First, you cannot claim that there is an actual problem of infection. Nothing in the patient summary you provided supports that claim, especially not the medical diagnosis you reported was made as: "fever of unknown origin". Claiming infection would be an example of you using the symptoms (fever and diarrhea) to diagnose a medical condition
. While it isn't necessarily wrong to associate the presence of fever and diarrhea as probable indicators of an infection process, the correlation of these symptoms to that conclusion is not in your scope of practice as a nurse
This infection claim would need to remain an at-risk diagnosis until a medical diagnosis or positive lab culture confirms a bacterial colonization (which would be an infection with or without the need for a doctor to confirm it as a diagnosis).
Secondly, even if we were to ignore the fact that the infection claim was invalid, relating it to a "disease process" does nothing to provide evidence of the claim. Mostly because an infection IS a disease process. A disease process is also not an objective finding (unless it is specifically named by a doctor officially making a medical diagnosis).
Lastly, and probably the biggest thing wrong with the entire statement is the fact that you included "patient received with antibiotics" (which I'm sure is meant to read "pt treated with antibiotics") as evidence. You cannot use a treatment/therapy as evidence to the claimed PRESENCE of a problem
especially in the form of a prescription of antibiotics being evidence of the presence of infection, most simply because if you just look at the issue rationally, the wrong drugs get prescribed all the time, or drugs sometimes get prescribed for off-label purposes, simply possessing a prescription for any drug doesn't definitively mean you have the ailment said drug is meant to treat...but I guess that's really not the point. In nursing care plans, you really don't use the prescribed therapies to a problem as evidence to the existence of problem itself ever. It wouldn't make much sense.
In this specific case, the only useful way we could use the information regarding the patient being prescribed an antibiotic in relation to a nursing care plan would be to associate it with a RISK of infection r/t prescribed antibiotic therapy...the rationale behind this would be reasoning like: the risk antibiotic therapy poses on hospitalized patients for c-diff, the risk of a super infection from bacterial resistance or opportunistic infection exposure.
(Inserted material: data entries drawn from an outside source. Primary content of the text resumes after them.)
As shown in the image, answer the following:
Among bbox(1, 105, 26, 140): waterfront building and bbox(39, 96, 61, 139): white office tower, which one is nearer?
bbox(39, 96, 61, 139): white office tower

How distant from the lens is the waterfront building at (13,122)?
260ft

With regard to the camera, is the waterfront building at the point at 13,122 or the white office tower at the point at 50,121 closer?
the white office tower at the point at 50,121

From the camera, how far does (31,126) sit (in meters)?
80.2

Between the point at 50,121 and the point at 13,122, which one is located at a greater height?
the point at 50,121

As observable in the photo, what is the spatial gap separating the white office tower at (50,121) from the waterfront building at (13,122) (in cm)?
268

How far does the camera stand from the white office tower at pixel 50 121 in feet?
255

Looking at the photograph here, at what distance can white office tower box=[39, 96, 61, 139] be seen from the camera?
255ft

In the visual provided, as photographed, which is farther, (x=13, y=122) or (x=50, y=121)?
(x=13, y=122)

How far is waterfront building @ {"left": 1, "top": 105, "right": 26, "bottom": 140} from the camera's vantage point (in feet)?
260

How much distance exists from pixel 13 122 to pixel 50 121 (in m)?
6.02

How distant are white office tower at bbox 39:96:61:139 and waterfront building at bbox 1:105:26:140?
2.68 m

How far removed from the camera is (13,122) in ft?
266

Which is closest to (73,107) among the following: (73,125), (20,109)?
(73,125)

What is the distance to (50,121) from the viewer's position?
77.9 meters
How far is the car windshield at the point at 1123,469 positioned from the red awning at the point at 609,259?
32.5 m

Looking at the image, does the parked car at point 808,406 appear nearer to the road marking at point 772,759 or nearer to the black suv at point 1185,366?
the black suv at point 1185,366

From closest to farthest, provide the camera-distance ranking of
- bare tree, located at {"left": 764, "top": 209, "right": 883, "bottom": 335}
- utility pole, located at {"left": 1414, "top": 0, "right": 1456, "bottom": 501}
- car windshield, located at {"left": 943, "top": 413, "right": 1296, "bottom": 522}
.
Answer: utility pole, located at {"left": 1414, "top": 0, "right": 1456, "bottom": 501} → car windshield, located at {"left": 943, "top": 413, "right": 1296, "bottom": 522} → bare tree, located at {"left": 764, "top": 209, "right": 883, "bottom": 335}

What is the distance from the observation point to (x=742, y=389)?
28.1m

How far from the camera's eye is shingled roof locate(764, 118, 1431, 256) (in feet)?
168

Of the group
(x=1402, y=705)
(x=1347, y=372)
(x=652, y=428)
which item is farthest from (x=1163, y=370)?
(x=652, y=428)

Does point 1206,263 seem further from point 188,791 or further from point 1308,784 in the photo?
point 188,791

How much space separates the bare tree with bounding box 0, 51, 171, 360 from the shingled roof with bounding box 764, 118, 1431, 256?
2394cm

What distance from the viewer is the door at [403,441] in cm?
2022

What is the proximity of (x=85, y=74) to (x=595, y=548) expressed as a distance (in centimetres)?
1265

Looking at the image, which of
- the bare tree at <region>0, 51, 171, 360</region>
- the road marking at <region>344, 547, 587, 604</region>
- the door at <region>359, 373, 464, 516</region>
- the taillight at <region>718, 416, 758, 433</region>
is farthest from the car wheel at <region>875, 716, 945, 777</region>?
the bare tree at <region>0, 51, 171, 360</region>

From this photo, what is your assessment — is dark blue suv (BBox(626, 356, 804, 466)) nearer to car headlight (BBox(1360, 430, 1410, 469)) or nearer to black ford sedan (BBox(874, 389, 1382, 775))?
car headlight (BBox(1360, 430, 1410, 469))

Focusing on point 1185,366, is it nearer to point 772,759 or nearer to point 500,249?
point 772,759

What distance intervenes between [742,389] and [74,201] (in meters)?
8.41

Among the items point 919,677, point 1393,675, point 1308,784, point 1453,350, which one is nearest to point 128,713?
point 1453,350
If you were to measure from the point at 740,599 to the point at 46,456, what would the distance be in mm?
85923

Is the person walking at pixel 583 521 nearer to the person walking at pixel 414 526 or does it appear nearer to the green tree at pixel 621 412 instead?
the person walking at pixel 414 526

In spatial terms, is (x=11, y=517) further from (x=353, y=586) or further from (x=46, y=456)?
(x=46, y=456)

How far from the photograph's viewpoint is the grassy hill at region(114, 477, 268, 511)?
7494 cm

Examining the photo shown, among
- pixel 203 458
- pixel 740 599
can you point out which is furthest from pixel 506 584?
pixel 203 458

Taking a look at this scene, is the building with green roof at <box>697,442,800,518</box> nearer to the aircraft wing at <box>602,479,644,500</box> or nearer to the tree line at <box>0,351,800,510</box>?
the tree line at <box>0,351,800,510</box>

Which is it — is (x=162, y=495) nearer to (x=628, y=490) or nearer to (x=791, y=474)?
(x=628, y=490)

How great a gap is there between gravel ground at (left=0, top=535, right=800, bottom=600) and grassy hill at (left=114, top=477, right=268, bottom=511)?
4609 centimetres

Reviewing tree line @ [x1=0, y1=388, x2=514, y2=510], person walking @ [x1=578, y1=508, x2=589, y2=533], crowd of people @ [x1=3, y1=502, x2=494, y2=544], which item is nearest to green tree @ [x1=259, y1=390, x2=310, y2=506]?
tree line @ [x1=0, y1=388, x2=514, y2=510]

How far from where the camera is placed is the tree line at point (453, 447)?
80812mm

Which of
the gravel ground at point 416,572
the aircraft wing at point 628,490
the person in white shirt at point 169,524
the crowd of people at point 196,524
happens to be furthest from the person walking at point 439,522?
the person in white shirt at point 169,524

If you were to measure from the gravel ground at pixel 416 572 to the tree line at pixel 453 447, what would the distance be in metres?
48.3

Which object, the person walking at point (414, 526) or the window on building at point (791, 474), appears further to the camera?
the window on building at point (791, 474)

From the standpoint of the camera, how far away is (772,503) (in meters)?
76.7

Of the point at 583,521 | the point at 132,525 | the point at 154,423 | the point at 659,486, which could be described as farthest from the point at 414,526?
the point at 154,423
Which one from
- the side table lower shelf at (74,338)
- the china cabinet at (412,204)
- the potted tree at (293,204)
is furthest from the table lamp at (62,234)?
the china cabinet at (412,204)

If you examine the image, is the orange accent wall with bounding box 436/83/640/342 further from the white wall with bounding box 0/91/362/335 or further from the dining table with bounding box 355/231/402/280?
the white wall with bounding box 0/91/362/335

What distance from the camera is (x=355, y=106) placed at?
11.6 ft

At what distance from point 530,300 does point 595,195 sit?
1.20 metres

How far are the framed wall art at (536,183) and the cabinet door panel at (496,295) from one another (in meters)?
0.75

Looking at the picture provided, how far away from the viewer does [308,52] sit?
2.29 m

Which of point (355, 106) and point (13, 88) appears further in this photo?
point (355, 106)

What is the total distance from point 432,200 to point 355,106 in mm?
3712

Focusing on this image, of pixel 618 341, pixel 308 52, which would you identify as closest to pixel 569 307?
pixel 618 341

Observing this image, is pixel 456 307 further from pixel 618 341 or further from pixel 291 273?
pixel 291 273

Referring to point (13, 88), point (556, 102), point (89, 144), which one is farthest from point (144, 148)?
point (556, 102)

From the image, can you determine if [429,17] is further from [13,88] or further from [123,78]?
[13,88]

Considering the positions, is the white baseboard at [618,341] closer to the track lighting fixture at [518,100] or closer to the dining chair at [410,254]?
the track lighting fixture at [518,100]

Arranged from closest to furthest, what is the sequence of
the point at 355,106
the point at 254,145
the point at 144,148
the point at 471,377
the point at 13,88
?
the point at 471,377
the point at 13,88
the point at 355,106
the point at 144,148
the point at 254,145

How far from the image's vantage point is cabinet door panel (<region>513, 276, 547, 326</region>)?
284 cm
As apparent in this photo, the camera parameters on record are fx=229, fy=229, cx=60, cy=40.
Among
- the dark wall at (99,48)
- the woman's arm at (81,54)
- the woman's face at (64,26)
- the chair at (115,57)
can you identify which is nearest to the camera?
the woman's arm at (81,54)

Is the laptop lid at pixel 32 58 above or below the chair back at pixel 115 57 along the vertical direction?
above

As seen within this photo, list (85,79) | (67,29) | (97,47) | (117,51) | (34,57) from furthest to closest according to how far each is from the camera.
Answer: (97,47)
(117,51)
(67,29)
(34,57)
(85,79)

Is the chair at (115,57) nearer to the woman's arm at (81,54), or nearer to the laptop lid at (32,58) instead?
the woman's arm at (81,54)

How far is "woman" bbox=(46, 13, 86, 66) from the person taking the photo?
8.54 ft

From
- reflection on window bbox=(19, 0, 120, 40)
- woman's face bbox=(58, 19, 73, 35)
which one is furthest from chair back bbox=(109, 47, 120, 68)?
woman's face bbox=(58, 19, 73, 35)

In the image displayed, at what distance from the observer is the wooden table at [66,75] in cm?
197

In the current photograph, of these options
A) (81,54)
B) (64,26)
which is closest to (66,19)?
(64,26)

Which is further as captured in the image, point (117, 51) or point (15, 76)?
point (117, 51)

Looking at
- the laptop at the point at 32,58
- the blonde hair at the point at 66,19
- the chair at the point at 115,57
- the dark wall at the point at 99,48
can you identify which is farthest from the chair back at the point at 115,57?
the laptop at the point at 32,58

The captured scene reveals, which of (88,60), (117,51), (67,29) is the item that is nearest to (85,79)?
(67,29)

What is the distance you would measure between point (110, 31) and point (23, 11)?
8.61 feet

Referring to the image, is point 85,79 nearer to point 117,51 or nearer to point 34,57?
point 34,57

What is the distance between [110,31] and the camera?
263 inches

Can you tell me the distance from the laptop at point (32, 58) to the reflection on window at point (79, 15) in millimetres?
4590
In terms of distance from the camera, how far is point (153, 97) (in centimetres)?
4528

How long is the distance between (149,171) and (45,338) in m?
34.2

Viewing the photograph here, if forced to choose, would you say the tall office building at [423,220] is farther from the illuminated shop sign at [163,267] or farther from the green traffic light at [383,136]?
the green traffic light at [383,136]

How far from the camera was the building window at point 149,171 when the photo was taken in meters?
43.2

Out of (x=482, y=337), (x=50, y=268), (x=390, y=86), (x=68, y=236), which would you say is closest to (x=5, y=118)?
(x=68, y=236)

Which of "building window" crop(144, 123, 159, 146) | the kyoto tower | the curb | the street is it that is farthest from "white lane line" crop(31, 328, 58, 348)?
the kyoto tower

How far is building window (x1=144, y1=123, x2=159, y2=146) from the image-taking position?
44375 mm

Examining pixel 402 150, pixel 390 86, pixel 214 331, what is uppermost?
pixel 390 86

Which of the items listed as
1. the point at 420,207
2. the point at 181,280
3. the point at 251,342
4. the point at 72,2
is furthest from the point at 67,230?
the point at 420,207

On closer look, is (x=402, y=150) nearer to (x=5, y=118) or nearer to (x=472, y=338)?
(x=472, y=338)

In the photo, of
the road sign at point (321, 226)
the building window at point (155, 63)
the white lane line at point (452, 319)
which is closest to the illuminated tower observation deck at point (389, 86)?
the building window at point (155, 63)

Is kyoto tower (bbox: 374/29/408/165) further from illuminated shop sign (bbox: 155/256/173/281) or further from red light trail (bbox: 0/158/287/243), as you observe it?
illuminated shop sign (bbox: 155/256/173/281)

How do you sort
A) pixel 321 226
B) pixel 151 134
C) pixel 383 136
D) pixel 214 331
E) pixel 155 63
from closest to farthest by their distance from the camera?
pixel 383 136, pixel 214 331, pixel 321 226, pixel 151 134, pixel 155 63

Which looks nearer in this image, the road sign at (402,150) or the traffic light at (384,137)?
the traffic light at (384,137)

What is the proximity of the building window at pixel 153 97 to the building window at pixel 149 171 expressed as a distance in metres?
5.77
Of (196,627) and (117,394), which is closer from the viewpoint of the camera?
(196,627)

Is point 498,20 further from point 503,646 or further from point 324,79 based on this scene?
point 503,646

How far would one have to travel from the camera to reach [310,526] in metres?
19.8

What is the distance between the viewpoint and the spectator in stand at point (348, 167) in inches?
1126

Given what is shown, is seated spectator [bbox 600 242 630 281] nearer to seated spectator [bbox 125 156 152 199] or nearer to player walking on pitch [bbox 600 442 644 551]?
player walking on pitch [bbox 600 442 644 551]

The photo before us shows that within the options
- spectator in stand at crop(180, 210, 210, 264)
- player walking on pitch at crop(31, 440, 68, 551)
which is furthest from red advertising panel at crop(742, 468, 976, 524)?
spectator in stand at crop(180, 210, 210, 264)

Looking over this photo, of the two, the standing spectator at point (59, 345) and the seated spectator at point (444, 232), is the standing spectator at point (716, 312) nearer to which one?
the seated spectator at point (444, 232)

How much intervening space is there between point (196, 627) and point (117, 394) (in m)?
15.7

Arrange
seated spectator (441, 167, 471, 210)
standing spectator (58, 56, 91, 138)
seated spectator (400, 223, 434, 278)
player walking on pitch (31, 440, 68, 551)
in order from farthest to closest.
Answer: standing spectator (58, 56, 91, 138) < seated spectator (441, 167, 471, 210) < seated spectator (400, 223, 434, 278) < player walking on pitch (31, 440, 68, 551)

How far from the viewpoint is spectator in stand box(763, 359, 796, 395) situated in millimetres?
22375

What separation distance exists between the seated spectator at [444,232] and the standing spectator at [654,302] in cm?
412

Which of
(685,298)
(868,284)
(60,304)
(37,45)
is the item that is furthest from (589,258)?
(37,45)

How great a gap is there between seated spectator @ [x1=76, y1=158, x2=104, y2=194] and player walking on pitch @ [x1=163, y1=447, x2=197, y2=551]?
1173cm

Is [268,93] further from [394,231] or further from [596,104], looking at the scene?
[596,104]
The beauty of nursing diagnoses is that if you collect enough information from your patient, you could potentially qualify SEVERAL NANDAS. The key is having the information/data to back up any claim you make, especially if you're going to attempt to claim an issue as an active on-going problem, and always remember that we aren't doctors, we, as nurses, can't diagnose medical conditions/diseases, but we can come really really close.
I know this was a really really really long post, but I remember how frustrated I was in nursing school with trying to construct quality nursing care plans. If this helps you, great. If it doesn't, maybe someone else will benefit from some of the explanations. If you have any problems with formulating the rest of the care plan, let me know (I promise I won't be as long winded), after you make solid diagnoses, the plan of care is easy to blow through, at that point it's just listing the steps you'd take to solve or prevent the actual or potential problems (and in some cases citing literature to back you up, yaknow, evidence based practice), and then explaining how you would evaluate if you were successful in doing it...it all comes back to the basics of the nursing process. Have fun! I promise it will get easier to do this the more you are assigned to do it, and it doesnt mean they ever become less annoying to complete.